Blackbird movie review & film summary (2020)


“Blackbird” is a remake of the 2014 Danish film “Silent Heart,” both with screenplays by Christian Torpe. This is very much the Hollywood version, with Oscar-winning actresses, sad violins on the score signaling serious drama, and a gorgeous setting, the English shore standing in for Connecticut. It opens with Lily’s husband Paul (Sam Neill) looking out at the water, then tending to chickens and plants accompanied by sorrowful violins. An alarm clock goes off and an outstretched hand reaches up into the frame. Lily is awake. She insists that she can get ready by herself, though he left hand is permanently clenched and she has to use her right hand to lift her legs so she can put her slippers on. But she is feisty. Paul is listening to Bach’s Goldberg Variations as he makes breakfast, and Lily impishly switches the channel to an EDM song and starts to spin as well as she can. Paul joins in, and they laugh companionably. His dorky dancing is an old joke between them.

The arrivals start. First is daughter Jennifer, arriving early with her husband, Michael (Rainn Wilson) and son Jonathan (Anson Boon). Jennifer has unwisely brought a gift. “I can’t wait to see what the stores recommend for an event like this,” Lily says dryly as she struggles to open it. Younger daughter Anna is late, stopping to smoke some weed before seeing her family, and bringing with her an unannounced companion, her on-again, off-again romantic partner, Chris (Bex Taylor-Klaus). Elisabeth (Lindsay Duncan), Lily’s best friend since college, is there, too. Each person is given one characteristic, Smurf-style: the caretaker, the screw-up, the control freak, the “fun fact!” guy. 

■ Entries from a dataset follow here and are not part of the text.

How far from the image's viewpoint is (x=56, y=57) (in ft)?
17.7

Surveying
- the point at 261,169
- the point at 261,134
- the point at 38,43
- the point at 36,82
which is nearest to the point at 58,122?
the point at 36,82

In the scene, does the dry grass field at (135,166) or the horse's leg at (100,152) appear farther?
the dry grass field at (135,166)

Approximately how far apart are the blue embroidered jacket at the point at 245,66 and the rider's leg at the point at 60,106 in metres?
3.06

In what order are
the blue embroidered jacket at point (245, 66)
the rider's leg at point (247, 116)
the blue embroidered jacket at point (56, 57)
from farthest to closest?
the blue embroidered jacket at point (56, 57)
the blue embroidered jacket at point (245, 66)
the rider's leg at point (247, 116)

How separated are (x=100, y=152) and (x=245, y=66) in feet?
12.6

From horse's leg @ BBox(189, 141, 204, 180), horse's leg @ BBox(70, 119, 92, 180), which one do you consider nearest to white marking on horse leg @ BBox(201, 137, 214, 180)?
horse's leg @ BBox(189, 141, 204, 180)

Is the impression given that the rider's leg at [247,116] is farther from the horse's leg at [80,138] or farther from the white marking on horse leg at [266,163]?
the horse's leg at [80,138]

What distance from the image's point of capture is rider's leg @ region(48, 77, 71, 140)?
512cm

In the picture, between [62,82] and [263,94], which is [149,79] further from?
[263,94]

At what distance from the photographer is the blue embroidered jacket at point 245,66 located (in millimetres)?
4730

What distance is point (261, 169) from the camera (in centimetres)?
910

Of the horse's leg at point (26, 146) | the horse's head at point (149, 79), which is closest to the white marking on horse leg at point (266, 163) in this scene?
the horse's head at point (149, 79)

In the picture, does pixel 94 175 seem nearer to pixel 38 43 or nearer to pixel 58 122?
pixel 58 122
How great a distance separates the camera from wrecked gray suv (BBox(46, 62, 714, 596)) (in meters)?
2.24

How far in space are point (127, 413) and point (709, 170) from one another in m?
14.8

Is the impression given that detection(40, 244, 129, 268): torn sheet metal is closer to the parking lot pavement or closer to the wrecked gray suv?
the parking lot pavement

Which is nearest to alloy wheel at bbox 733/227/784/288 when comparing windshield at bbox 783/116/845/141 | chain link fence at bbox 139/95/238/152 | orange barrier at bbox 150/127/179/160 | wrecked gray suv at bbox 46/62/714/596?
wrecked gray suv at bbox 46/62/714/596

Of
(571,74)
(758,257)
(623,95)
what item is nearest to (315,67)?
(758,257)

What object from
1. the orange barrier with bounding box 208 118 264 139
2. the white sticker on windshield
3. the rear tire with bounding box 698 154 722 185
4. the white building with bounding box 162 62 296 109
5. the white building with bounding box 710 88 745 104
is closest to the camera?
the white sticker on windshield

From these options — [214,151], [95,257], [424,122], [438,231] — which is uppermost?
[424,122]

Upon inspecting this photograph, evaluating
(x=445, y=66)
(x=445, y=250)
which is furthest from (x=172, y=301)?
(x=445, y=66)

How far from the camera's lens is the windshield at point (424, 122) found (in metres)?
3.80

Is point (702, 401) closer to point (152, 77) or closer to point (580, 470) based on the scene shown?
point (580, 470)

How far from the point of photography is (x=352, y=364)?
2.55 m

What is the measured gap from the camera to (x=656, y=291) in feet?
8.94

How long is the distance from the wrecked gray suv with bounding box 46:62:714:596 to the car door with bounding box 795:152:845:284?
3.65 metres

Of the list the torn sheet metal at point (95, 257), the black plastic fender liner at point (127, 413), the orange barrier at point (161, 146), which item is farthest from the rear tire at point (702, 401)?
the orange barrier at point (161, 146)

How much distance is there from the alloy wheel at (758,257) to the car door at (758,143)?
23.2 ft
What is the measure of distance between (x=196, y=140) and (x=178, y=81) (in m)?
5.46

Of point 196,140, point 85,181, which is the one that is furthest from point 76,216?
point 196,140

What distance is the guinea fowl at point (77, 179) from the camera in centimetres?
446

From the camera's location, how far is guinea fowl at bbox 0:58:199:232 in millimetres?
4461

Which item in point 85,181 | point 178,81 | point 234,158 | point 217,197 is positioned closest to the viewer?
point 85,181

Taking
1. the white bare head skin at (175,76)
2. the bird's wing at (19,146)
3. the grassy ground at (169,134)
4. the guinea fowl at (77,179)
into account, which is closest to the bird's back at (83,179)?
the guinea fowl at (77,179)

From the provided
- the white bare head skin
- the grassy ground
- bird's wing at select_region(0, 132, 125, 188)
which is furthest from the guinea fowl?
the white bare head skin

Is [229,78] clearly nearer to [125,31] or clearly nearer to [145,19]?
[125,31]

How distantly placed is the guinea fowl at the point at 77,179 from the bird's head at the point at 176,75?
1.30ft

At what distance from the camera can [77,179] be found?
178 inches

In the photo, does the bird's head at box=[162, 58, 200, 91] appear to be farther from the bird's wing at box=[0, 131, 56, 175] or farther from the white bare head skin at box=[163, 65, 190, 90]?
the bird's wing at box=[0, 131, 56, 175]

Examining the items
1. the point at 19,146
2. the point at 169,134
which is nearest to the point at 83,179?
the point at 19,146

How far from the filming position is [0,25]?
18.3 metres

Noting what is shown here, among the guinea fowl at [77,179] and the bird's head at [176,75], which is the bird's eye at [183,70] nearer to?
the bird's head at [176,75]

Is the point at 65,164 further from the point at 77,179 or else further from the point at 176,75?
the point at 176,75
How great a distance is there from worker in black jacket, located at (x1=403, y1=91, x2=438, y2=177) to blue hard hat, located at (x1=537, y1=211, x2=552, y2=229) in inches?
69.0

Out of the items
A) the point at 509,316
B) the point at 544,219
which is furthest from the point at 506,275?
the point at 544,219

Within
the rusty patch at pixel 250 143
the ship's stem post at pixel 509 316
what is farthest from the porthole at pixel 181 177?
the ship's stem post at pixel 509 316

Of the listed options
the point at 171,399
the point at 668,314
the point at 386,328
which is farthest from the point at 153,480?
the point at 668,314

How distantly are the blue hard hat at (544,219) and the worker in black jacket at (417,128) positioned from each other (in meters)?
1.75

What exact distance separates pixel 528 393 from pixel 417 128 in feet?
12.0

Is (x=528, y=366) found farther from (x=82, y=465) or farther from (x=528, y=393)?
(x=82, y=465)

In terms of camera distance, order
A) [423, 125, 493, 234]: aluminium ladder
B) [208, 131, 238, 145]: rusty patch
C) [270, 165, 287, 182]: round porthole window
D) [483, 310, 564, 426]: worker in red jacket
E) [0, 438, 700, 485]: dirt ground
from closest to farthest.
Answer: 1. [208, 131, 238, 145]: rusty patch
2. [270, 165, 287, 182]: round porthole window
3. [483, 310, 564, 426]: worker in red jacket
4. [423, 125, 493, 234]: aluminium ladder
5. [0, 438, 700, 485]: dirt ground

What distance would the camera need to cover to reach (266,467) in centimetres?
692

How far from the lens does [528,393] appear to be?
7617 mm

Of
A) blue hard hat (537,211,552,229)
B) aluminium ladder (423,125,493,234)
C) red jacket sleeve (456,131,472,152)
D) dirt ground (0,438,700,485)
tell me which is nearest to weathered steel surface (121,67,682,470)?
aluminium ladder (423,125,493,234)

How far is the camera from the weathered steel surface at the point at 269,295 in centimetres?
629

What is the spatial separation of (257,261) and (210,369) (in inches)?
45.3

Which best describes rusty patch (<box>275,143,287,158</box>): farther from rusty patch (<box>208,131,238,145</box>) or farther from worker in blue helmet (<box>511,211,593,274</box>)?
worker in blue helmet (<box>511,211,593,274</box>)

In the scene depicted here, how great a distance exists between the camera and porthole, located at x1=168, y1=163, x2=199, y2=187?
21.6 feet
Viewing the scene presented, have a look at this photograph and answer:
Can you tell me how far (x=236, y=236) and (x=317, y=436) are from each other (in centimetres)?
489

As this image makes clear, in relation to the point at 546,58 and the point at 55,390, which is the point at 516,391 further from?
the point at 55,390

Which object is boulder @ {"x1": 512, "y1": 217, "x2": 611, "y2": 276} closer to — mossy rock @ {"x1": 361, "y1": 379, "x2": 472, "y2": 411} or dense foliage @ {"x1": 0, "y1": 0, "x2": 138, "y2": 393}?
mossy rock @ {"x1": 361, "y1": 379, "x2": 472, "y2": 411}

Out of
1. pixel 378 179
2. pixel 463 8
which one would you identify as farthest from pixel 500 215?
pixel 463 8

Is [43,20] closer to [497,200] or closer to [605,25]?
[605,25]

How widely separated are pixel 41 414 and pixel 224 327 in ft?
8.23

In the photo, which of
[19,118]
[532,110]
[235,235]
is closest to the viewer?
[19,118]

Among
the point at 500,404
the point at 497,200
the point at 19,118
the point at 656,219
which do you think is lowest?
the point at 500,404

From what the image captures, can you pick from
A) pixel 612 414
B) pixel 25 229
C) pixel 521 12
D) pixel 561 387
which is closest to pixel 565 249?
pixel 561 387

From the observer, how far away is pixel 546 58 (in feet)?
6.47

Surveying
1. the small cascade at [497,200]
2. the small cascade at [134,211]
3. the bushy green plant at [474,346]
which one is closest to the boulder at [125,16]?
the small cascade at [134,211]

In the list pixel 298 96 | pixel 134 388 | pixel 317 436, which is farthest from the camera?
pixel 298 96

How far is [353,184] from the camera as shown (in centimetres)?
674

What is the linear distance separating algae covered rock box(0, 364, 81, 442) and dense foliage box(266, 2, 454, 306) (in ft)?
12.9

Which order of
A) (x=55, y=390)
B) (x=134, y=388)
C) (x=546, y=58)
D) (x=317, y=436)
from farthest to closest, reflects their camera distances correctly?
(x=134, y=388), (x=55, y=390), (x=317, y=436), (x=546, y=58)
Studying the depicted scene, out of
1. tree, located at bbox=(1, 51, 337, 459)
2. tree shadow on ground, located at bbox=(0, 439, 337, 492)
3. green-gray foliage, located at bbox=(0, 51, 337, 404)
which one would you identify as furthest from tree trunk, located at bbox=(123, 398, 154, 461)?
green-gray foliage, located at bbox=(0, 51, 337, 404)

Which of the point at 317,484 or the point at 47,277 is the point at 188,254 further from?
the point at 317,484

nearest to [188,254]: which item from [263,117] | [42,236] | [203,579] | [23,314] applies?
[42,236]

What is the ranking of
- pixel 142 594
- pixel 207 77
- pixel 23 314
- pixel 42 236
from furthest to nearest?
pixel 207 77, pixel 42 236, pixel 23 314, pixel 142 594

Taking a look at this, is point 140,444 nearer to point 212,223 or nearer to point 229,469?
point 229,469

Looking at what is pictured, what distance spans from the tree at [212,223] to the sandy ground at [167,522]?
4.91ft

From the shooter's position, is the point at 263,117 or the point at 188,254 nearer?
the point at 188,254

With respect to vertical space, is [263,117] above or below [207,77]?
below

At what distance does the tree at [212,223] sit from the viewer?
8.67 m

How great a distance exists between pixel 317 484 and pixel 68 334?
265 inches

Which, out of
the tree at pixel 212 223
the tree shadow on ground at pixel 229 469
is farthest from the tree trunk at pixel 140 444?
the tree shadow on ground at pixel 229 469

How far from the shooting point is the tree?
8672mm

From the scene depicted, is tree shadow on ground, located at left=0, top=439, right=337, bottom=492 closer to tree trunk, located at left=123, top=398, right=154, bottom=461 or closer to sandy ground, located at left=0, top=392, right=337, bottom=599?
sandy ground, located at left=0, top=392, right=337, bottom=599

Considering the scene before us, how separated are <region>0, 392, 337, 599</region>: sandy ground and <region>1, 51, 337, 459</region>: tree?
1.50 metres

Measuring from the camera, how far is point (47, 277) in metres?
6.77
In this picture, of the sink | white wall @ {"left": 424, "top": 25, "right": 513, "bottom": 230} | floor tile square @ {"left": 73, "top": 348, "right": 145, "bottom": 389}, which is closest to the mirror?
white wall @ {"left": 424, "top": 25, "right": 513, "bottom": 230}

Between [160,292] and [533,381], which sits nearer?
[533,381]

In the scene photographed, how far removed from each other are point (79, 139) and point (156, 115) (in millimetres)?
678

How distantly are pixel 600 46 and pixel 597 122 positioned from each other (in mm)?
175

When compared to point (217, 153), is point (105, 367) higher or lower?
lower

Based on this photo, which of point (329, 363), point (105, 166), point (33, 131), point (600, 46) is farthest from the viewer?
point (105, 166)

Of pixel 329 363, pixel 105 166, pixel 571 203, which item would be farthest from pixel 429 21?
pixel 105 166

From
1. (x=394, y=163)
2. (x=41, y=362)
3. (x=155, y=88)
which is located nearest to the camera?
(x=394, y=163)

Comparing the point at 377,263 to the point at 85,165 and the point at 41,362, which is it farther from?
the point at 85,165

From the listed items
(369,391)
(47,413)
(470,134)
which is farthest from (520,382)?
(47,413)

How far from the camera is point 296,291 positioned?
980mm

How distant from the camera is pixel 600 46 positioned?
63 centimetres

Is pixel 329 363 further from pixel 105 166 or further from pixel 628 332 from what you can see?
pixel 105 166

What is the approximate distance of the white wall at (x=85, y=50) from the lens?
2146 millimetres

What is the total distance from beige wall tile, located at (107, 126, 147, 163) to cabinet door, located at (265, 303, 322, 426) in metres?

Director Roger Michell finds some nicely-observed moments amid the heavy-handed dialogue (“Once we set a date I stopped thinking about dying and started thinking about living”) and one-dimensional characters. More is revealed in the brief “uh, do we hug each other?” greetings of the arrivals than in the conversations when various pairings go off to go from passive-aggressive to just plain aggressive (“Give Mom this one weekend without having the whole world revolve around you.”). There is a fine conversation between grandmother and grandson. Jonathan is touchy and uncommunicative with his parents, but he half-jokingly, only half, asks Lily for life advice he can “remember in crucial moments.” Lily has no fears and no second thoughts about her decision, but in his moment with Jonathan, as he decorates the Christmas tree, we can glimpse her sorrow that she will not be around for those crucial moments. She says she has no life-illuminating wisdom to share. “Old people are just pretending to be insightful to give you the impression that life adds up to something meaningful and comprehensible.” She does have some advice to share, sounding just like my own mother: send handwritten thank you notes and be on time.